Узнав о «предательстве» москвичей и Мурута, Дмитрий Константиныч, по обыкновению своему, вскипел и отказался исполнить ханское повеление. Из Суздаля и других городов спешно подтягивались рати, сам князь во главе дружин двинулся в Переяславль. Но тут вот и обнаружилось все, что лишь смутно брезжило доднесь. Кострома отказалась прислать ратную силу вовсе. Ростовский, дмитровский, стародубский и ярославский князья сами не сумели или не восхотели выставить значительных сил, и Борис из Городца прислал тоже невеликую дружину. Запаздывали полки из Нижнего. Владимирская рать, едва князь покинул город, перестала собираться вовсе, а кмети отай начали расползаться по домам.

В Переяславле князь Дмитрий не встретил поддержки ни у кого. Горожане бежали вон из города, а боярские дружины совокуплялись на той стороне, за Весками, ожидая подхода московской силы, дабы тотчас перекинуться на сторону законного князя.

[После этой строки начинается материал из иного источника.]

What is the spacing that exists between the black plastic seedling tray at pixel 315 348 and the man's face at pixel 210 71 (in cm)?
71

После небольших стычек с передовыми разъездами москвичей Дмитрий Константиныч, поостыв, понял, что ему не устоять (а быть заперту во враждебном Переяславле ему и вовсе не хотелось!), и начал оттягивать рати к Владимиру. В голове у матерого и нравного суздальского князя все еще не умещалось, как возможно уступить престол ребенку, получившему ярлык от хана-чужака, коего не сегодня-завтра сами татары спихнут со стола! Но когда из лесов начали выходить полк за полком и стылая, едва укрытая снегом земля задрожала от гула ратей, от топота множества конских копыт, Дмитрий понял, что и тут ему не устоять. Он похотел было затвориться во Владимире. На помочь ему подошла нижегородская рать, но, сметя силы, оба князя, он и Андрей, поняли, что Владимира им тоже не удержать.